If you can do without Mathematica, I would suggest you have a look at Paraview (US government funded FOSS, all platforms) which I have found to be superior to everything when it comes to visualizing massive amounts of data.
The core of the software is the "Visualization Toolkit" VTK, and you can find/write other frontends if need be.

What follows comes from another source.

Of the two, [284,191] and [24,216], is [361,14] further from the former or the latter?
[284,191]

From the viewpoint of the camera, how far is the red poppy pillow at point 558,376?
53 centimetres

VTK/Paraview can handle almost any data-type: scalar and vector on structured grids or random points, polygons, time-series data, etc. From Mathematica I often just dump grid data into VTK legacy format which in then simplest case looks like this
# vtk DataFile Version 2.0
Generated by mma via vtkGridDump
ASCII
DATASET STRUCTURED_POINTS
DIMENSIONS 49 25 15
SPACING 0.125 0.125 0.0625
ORIGIN 8.5 5. 0.7124999999999999
POINT_DATA 18375
SCALARS RF_pondpot_1V1MHz1amu double 1
LOOKUP_TABLE default
0.04709501616121583
0.04135197485227461
... <18373 more numbers> ...
HTH!
If it really is the interpolation of the radial functions that is slowing you down, you could consider hand-coding that part based on your knowledge of the sample points. As demonstrated below, this gives a significant speedup:
I set things up with your notation. lookuprvals is a list of 100000 r values to look up for timing.
First, look at stock interpolation as a basemark
With[{interp=Interpolation[N#Transpose#{rvals,yvals}]},
Timing[interp[lookuprvals]][[1]]]
Out[259]= 2.28466
Switching to 0th-order interpolation is already an order of magnitude faster (first order is almost same speed):
With[{interp=Interpolation[N#Transpose#{rvals,yvals},InterpolationOrder->0]},
Timing[interp[lookuprvals]][[1]]]
Out[271]= 0.146486
We can get another 1.5 order of magnitude by calculating indices directly:
Module[{avg=MovingAverage[yvals,2],idxfact=N[(pts-1) /Log[Rmax/Rstep]]},
Timing[res=Part[avg,Ceiling[idxfact Log[lookuprvals]]]][[1]]]
Out[272]= 0.006067
As a middle ground, do a log-linear interpolation by hand. This is slower than the above solution but still much faster than stock interpolation:
Module[{diffs=Differences[yvals],
idxfact=N[(pts-1) /Log[Rmax/Rstep]]},
Timing[Block[{idxraw,idxfloor,idxrel},
idxraw=1+idxfact Log[lookuprvals];
idxfloor=Floor[idxraw];
idxrel=idxraw-idxfloor;
res=Part[yvals,idxfloor]+Part[diffs,idxfloor]idxrel
]][[1]]]
Out[276]= 0.026557
If you have the memory for it, I would cache the spherical harmonics and radius (or even radius-index) on the full grid. Then flatten the grid caches so you can do
Sum[ interpolate[yvals[lm],gridrvals] gridylmvals[lm], {lm,lmvals} ]
and recreate your grid as discussed here.